Anforderung 1: Wie viele Polizisten sind dem Bericht über die Londoner Krawalle zufolge in London bislang insgesamt verletzt worden?
Anforderung 2: Schreibe den Bericht über die Londoner Krawalle im Anschluss an seinen letzten Satz weiter.

Die Londoner Polizei erklärte, 14 Menschen seien verletzt worden, darunter ein etwa 60-jähriger Mann, der lebensgefährliche Verletzungen erlitten habe. Die seit Samstag andauernden Ausschreitungen sind die schwersten Krawalle seit der Londoner Rassenunruhen in den 1980er Jahren.

Ausschreitungen greifen auf weitere Städte über

„Die Gewalt ist einfach unentschuldbar. Das Leben von ganz normalen Leuten ist durch dieses rücksichtslose Vorgehen auf den Kopf gestellt worden“, sagte Polizeioffizierin Christine Jones. Die Unruhen griffen in der Nacht zum Dienstag auf drei weitere Städte über. Zudem wurden in der Hauptstadt die dritte Nacht in Folge Häuser und Autos in Brand gesteckt, Läden aufgebrochen und Beamte mit Flaschen und Feuerwerkskörpern beworfen. Laut Polizei kam es an mindestens fünf weiteren Orten zu Ausschreitungen, darunter in Liverpool und Bristol.

Cameron ruft Parlament aus Sommerpause zurück

Die Polizei forderte Eltern in der Hauptstadt auf, ihre Kinder in der Nacht auf (den morgigen) Mittwoch zu Hause zu behalten. Pläne, die Streitkräfte zur Beilegung der Ausschreitungen hinzuzuziehen, gebe es bislang nicht.

In London nahm die Polizei drei Menschen unter dem Verdacht auf versuchten Polizistenmord fest. Ein Beamter war am frühen Dienstagmorgen in Brent im Norden der Hauptstadt angefahren worden und musste in ein Krankenhaus eingeliefert werden. Insgesamt wurden in London bislang 44 Polizisten verletzt.

Extrahierte Einträge:

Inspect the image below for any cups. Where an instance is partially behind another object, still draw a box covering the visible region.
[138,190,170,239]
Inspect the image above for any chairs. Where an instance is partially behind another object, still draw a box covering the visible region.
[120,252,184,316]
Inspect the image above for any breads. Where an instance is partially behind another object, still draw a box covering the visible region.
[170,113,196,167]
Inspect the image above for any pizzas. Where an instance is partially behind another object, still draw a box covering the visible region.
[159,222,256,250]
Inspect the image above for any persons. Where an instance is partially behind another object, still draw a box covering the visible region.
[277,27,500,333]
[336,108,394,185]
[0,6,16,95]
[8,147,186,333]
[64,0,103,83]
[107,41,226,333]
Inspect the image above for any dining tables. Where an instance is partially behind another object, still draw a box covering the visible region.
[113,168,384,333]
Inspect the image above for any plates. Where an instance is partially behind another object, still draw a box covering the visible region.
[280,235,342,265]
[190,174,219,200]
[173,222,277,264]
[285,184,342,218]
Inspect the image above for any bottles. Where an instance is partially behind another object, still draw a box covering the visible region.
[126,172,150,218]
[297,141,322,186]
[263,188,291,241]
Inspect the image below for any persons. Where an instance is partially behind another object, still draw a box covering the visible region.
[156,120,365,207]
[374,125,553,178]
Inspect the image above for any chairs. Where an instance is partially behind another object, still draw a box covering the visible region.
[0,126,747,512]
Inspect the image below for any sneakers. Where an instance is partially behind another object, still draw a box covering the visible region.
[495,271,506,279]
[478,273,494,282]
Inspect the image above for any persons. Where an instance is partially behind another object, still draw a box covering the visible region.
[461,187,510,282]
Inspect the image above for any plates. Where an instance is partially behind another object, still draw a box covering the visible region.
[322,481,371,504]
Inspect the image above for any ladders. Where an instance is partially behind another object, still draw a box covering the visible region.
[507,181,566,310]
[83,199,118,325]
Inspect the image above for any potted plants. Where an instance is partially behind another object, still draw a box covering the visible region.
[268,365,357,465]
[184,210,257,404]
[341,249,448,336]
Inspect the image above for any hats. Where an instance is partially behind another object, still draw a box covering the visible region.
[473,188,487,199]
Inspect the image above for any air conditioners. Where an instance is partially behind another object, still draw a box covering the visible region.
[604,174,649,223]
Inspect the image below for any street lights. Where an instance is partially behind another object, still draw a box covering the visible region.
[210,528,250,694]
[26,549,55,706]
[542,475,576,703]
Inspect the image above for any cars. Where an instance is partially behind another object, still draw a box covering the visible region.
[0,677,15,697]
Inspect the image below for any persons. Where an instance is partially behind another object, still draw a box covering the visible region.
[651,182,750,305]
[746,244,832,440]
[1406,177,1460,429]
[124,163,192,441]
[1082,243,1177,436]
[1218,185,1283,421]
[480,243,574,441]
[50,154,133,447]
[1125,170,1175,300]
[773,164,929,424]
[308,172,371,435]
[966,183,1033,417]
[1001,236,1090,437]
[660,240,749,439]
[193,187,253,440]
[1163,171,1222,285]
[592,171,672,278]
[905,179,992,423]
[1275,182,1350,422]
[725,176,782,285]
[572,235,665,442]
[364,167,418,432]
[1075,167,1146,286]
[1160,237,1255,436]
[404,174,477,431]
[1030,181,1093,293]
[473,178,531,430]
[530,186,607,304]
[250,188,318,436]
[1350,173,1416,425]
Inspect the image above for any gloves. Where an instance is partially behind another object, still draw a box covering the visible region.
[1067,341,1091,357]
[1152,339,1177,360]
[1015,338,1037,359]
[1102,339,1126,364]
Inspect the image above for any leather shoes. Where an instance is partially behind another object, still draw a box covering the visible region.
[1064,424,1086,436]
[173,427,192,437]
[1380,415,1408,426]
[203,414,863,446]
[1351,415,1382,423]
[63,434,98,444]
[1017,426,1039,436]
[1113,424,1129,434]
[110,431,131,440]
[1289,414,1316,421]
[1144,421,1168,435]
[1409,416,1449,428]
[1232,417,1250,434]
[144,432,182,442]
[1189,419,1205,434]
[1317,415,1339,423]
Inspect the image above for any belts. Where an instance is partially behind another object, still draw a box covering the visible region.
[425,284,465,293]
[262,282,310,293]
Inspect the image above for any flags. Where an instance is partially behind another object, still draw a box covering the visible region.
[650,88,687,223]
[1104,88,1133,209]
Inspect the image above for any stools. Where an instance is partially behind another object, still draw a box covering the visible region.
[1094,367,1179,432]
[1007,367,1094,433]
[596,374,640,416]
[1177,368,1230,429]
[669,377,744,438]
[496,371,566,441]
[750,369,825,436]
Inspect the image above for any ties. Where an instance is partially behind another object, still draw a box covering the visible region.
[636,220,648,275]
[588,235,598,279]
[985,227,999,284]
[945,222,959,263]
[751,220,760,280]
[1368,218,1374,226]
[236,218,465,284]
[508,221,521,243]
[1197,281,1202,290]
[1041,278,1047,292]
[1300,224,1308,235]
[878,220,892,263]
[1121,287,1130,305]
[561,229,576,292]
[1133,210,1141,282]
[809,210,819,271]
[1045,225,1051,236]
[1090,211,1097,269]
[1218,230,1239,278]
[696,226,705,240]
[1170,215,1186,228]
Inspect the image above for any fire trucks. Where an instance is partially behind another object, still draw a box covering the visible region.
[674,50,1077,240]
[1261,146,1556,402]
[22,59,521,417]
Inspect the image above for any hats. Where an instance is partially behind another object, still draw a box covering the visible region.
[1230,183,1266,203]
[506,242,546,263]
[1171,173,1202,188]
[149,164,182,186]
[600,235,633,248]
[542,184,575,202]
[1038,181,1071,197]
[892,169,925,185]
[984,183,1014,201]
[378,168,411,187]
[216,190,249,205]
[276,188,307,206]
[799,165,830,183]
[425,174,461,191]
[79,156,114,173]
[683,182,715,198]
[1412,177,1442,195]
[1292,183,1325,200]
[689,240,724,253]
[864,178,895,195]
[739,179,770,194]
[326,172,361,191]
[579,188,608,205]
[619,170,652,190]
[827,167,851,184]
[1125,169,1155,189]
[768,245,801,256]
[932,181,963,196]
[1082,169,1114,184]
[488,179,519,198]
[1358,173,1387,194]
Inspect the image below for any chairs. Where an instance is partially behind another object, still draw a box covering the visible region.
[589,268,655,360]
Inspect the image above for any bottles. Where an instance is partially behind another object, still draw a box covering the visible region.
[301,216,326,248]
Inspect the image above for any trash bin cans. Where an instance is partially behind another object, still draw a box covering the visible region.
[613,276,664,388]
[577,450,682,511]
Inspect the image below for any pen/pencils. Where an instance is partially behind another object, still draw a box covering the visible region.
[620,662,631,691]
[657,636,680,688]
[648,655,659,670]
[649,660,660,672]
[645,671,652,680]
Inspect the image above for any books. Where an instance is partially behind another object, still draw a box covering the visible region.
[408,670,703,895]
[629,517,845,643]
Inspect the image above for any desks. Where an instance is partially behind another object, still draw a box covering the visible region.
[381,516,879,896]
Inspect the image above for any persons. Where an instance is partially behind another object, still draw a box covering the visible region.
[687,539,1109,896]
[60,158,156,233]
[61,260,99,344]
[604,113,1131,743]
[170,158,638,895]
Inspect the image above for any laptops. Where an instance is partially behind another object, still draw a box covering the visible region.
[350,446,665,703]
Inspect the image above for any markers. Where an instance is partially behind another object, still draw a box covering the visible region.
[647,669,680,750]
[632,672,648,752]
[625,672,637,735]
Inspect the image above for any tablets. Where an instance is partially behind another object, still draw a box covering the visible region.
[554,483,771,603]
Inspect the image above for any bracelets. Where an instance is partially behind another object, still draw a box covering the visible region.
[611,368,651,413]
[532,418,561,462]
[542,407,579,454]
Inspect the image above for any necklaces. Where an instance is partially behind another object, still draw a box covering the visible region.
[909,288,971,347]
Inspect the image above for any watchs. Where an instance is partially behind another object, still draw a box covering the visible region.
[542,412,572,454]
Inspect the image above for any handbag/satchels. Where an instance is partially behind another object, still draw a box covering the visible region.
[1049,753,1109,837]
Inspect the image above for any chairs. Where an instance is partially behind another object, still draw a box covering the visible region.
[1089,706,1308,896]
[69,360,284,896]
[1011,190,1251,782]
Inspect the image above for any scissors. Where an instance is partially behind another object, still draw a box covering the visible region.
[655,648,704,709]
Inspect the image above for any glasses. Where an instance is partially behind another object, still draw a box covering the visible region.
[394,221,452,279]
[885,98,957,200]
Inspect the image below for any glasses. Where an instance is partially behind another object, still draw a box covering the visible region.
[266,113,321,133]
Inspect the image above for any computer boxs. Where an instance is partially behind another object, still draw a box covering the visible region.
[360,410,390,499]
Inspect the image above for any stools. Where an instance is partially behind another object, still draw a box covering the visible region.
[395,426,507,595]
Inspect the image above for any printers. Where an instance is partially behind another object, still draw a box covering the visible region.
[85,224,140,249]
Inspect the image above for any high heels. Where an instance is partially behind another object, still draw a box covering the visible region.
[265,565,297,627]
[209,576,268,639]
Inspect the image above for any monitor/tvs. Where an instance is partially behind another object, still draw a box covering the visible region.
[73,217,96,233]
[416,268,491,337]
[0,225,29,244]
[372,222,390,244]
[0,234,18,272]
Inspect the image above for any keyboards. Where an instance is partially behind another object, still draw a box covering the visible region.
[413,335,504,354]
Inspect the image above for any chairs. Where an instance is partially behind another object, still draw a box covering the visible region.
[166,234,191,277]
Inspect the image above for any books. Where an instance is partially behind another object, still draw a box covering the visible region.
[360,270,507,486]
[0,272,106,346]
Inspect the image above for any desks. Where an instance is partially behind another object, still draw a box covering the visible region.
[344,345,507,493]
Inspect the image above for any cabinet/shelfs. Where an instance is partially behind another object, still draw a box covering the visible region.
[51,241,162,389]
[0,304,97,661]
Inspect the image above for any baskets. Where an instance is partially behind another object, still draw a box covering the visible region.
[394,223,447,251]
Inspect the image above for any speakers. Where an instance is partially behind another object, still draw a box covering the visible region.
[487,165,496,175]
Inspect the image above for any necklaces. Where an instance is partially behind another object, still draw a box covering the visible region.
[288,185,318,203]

Antwort 1: In London wurden bislang insgesamt 44 Polizisten verletzt.

Antwort 2:
Angesichts der schweren Krawalle brach Cameron seinen Urlaub in Italien ab und rief das Parlament aus der Sommerpause zurück. Am Donnerstag sollen die Abgeordneten zusammentreten und über die Krise beraten. Auch Innenministerin Theresa May und der Londoner Bürgermeister Boris Johnson kehrten vorzeitig aus dem Urlaub zurück.

Premier spricht von widerwärtigen Szenen

Cameron verurteilte am Dienstag die Gewalt und beschrieb die Bilder aus den Straßen als widerwärtig. Es habe Plünderungen gegeben, Raub, Gewalt gegen Polizisten und sogar gegen Feuerwehrleute, die Brände hätten löschen wollen. „Die Leute sollten keine Zweifel daran hegen, dass wir alles tun werden, um die Ordnung auf den Straßen Großbritanniens wiederherzustellen und sie für gesetzestreue Bürger wieder sicher zu machen“, sagte der Premier.

Viele der zumeist kleinen Gruppen von Jugendlichen nutzen SMS, Instant Messenger und Twitter, um ihre Angriffe zu koordinieren. Einen politischen Hintergrund schienen die Krawalle nicht zu haben, obwohl einige Beteiligte nach eigener Aussage gegen das Sparprogramm der Regierung protestieren wollten.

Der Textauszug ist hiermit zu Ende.